Posted Sept. 27, 2013, at 6:36 a.m.

In the weeks before his murderous shooting spree at Washington’s Navy Yard, Aaron Alexis was exhibiting bizarre, if not alarming, behavior. Employees at the motel in Rhode Island where he was staying noticed it. So did police, who thought it so erratic that they alerted Naval authorities. Apparently even the company that employed him to do sensitive military work viewed him as unstable.

So, how is it that Alexis, toting a shotgun and sporting a clearance pass, breezed into a supposedly secure military installation and started a shooting spree that left 12 men and women dead? The lapses that enabled these events are not just heartbreaking; they are scandalous.

It was of little comfort to hear about “hindsight” from Defense Secretary Chuck Hagel.

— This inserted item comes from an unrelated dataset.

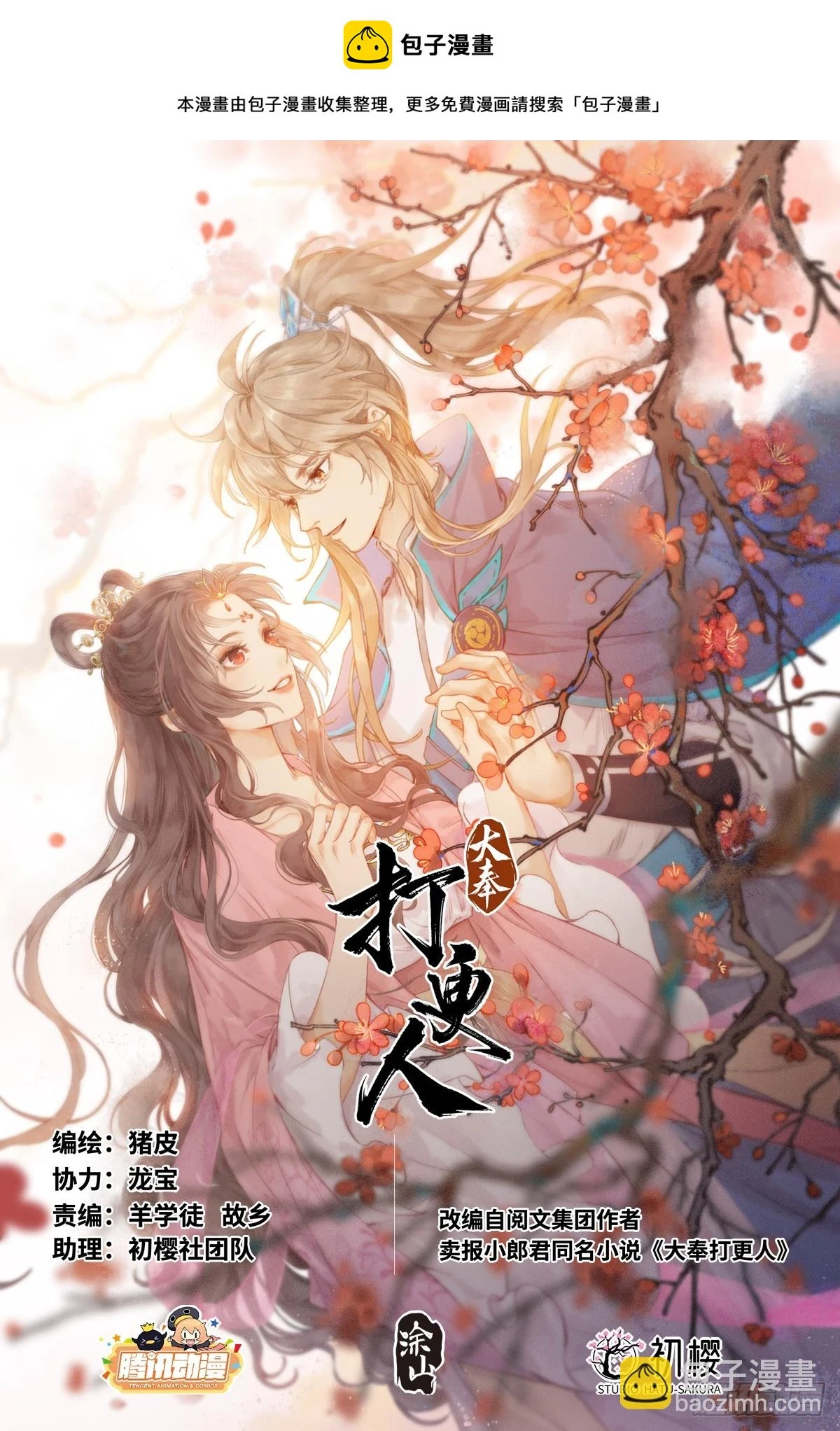 155效忠0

“When you go back in hindsight and look at all this, there were some red flags, of course there were,” Hagel said at a Pentagon news conference Wednesday. “Why they didn’t get picked up, why they didn’t get incorporated into the clearance process, what he was doing — those are all legitimate questions that we’re going to be dealing with.”

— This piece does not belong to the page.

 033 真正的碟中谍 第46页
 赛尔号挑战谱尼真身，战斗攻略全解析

Hagel was careful not to assign blame, but responsibility must be assessed. Alexis was a young man with a history of problems who was clearly spiraling out of control. But the system was unable or unwilling to deal with the dangers he presented.

Foremost among the failures was the Navy’s lack of action following an Aug. 7 report from Newport, R.I., police that Alexis, one of the contractors cleared to work on the local naval base, was hallucinating and hearing voices. Security officials at the base promised to look into the matter. But, apparently without interviewing Alexis, they decided he wasn’t a threat. That judgment becomes even more suspect in light of revelations by the New York Times of the struggles of employees at the motel where Alexis was staying to cope with his troubling behavior.

Particularly damning was information obtained by the Times indicating that the firm that employed Alexis, The Experts Inc., had made inquiries about him during this time, considered him “unstable” and was recalling him. The company, which previously said it was unaware of the issues involving Alexis and offered the implausible explanation that it thought Alexis’ complaints about hearing voices referred to noisy neighbors, didn’t respond to our phone call or an email requesting comment.

It’s possible, as some have speculated, that he struggled with schizophrenia, which underlines the need for new strategies to manage risks associated with this illness. The vast majority of people with schizophrenia never commit a violent act. But that doesn’t mean that when there are warning signs they can be ignored.